How to Improve Your Healthcare Practice’s Working Capital

If you’ve decided that you want to increase your working capital, there are many ways to go about doing so. Here are some examples of strategies that small businesses can implement to improve their working capital management:

  • Streamline Operations: Identify and eliminate inefficiencies in business operations to reduce costs and free up cash. This could involve automating certain processes or renegotiating contracts for better terms.
  • Control Costs: Implement cost-cutting measures to control expenses without compromising on the quality of products or services.
  • Forecast Cash Flow: Create accurate cash flow forecasts to anticipate future cash inflows and outflows. This helps in identifying periods of potential cash shortages or surpluses, allowing the business to plan accordingly.
  • Manage Inventory: Optimize inventory levels by implementing just-in-time (JIT) inventory practices. This reduces carrying costs and prevents overstocking or stockouts.

= = =

TASK TO COMPLETE: Continue the article on improving a healthcare practice's working capital, picking up after its final bullet on managing inventory.

Stored items:
= = =

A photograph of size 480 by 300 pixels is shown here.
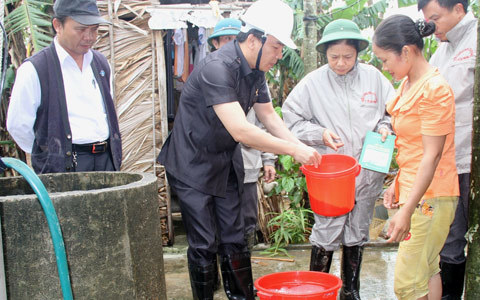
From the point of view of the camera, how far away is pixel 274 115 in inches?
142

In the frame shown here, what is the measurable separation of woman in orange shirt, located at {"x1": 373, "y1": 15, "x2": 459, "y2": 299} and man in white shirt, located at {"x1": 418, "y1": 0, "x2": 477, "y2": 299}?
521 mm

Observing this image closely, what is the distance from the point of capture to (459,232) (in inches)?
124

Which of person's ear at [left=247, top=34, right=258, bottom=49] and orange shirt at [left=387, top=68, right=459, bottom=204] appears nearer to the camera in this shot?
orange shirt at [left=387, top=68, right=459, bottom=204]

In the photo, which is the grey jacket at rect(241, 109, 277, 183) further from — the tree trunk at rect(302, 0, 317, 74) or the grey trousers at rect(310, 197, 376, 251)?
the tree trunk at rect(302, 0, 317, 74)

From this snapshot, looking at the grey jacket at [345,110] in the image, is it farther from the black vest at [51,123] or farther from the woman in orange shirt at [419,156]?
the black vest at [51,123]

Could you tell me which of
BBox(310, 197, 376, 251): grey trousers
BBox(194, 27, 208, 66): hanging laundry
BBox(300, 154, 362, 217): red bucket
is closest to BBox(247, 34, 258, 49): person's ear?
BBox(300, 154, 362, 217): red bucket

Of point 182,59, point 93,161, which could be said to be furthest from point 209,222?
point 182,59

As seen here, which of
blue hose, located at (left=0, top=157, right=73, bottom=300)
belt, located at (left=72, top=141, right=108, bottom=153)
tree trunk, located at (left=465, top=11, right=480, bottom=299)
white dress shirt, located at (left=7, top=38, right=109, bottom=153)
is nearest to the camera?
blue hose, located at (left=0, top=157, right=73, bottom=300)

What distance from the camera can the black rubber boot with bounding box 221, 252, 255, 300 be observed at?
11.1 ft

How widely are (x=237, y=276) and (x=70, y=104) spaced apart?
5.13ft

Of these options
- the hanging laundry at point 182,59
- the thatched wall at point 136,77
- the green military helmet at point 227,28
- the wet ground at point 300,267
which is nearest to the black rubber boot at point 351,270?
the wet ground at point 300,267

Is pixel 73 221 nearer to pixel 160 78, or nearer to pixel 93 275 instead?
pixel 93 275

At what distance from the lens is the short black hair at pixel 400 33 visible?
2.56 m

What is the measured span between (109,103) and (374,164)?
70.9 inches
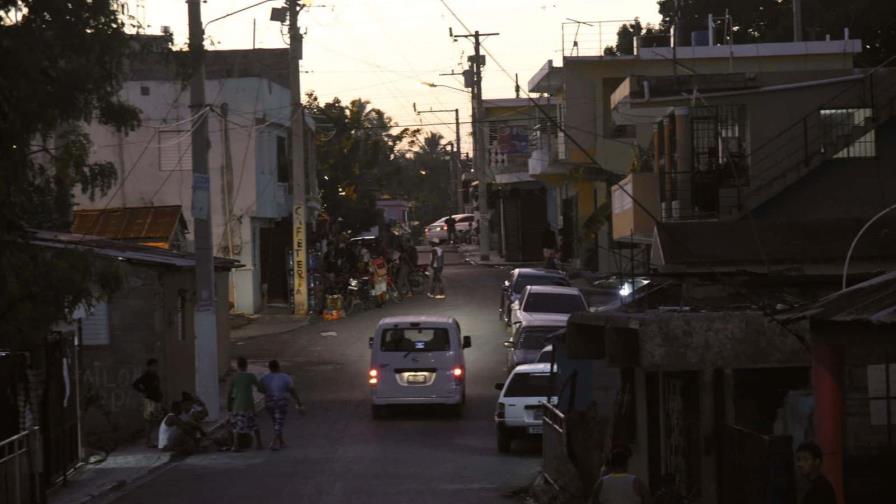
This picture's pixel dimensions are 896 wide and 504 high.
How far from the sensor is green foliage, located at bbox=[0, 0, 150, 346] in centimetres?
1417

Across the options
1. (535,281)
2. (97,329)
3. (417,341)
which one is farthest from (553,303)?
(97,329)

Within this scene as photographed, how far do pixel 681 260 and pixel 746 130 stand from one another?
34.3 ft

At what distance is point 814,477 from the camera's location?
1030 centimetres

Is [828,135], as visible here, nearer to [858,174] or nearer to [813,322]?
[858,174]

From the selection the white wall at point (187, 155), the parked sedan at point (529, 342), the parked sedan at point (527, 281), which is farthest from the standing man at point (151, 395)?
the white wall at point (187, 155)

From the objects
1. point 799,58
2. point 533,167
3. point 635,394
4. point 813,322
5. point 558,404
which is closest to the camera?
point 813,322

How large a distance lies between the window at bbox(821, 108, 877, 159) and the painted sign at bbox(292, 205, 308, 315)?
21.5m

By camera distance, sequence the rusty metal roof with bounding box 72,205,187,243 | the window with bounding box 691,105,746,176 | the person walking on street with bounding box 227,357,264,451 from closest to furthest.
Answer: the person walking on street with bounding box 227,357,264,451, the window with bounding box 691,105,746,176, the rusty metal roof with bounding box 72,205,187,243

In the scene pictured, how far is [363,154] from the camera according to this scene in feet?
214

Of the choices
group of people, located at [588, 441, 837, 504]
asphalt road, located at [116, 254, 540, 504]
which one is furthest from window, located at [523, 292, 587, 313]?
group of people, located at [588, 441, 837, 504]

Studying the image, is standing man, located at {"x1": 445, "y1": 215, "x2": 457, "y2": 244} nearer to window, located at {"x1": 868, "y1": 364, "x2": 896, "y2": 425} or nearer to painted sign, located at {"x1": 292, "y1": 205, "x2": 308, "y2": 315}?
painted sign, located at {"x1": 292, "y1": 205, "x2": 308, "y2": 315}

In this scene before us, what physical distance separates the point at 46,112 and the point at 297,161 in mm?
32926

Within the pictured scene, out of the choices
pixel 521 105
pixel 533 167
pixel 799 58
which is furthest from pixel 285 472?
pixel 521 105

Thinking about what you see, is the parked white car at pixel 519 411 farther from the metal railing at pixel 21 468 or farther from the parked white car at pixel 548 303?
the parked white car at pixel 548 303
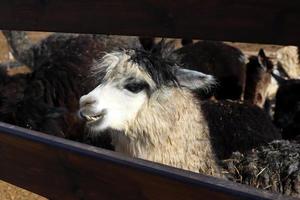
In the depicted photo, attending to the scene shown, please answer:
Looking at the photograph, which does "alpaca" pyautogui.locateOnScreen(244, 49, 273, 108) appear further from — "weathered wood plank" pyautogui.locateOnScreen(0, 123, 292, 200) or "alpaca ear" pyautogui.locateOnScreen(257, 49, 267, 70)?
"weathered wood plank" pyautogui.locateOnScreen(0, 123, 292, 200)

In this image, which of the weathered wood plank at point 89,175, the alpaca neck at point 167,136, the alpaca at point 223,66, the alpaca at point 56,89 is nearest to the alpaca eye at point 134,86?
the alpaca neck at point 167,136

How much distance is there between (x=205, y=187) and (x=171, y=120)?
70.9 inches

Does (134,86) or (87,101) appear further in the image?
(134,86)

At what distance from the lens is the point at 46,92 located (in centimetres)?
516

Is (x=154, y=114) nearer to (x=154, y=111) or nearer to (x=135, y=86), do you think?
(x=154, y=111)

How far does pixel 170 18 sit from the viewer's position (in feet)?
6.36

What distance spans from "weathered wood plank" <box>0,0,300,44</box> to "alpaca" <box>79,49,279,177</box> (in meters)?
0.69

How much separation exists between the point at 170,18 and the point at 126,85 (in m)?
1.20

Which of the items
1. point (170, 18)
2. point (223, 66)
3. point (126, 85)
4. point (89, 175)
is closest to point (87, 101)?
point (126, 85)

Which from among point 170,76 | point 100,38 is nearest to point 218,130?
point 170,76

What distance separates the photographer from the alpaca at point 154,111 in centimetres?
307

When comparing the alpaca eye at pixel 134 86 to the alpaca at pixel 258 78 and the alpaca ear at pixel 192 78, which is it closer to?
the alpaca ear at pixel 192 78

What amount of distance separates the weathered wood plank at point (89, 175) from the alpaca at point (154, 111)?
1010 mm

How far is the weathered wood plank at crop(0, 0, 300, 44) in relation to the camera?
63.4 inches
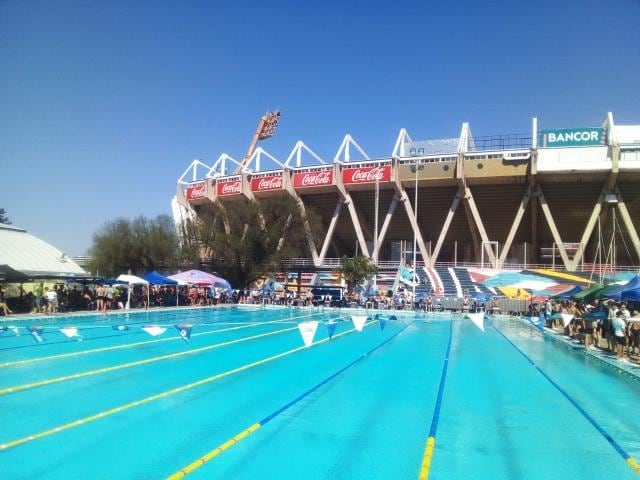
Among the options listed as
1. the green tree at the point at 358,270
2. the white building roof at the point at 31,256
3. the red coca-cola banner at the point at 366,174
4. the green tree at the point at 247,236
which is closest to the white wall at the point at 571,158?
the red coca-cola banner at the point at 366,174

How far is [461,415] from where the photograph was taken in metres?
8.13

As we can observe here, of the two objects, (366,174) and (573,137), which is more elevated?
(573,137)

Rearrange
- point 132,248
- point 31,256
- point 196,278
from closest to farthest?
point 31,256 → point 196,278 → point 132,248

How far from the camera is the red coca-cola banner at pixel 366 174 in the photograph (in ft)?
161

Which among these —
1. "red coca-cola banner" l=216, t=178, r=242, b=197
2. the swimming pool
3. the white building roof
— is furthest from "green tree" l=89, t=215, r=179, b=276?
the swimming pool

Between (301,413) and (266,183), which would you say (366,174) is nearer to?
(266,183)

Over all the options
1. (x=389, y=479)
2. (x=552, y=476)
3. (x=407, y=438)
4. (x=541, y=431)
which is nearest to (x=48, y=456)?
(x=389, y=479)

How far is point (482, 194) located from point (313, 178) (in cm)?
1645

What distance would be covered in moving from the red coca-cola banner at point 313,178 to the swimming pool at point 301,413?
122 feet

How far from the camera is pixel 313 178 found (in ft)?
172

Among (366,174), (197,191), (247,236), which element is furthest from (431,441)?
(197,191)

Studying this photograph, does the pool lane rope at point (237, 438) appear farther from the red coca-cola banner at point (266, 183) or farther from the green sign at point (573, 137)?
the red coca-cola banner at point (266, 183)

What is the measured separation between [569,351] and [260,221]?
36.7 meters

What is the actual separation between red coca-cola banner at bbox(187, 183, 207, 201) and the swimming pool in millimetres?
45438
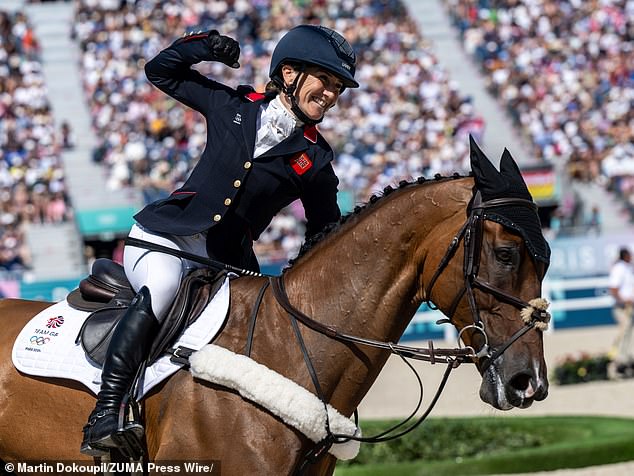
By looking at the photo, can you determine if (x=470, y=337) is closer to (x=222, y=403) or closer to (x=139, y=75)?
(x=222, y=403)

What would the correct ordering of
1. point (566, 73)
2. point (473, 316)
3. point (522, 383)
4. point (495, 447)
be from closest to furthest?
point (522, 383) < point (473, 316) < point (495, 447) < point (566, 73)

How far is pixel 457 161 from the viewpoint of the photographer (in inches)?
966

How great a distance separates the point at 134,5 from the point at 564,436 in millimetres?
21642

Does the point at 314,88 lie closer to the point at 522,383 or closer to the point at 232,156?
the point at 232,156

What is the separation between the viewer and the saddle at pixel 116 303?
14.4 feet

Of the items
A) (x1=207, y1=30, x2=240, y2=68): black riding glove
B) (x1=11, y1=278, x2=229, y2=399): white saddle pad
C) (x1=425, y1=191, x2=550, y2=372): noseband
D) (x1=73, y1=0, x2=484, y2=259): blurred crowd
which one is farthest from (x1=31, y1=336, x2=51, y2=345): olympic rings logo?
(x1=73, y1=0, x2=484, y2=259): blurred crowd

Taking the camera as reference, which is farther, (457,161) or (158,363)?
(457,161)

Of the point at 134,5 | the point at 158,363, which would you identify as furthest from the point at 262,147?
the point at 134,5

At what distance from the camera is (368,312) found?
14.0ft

= = =

ANSWER BELOW:
  • Manage Accounts Receivable: Set clear credit terms for customers and establish a systematic process for collecting payments. Consider offering discounts for early payments to encourage quicker settlement.
  • Manage Accounts Payable: Negotiate favorable payment terms with suppliers without damaging relationships. Take advantage of vendor discounts for early payment if feasible.
  • Supplier Relationships: Nurture positive relationships with suppliers to negotiate favorable terms, such as extended payment deadlines or discounts for bulk purchases.
  • Diversification: Consider diversifying your product or service offerings to reduce dependence on a single revenue stream, which can help stabilize cash flows.
  • Debt Management: If the business has existing debt, manage it effectively by making consistent payments and exploring opportunities to refinance at lower interest rates.
  • Strategic Pricing: Set prices strategically to ensure profitability while remaining competitive in the market.

At the end of the day, your job as a practice owner is to create transferable value.

If you want to create a business you can sell for the highest price, you should focus on creating business equity by building a practice that creates value beyond its balance sheet. In other words, building a practice that can be transferred to a new owner. 

If you can’t sell your company today with the confidence that a strategic/financial buyer can operate it as profitably as you, then you still have work to do in building the right kind of value and equity in your practice.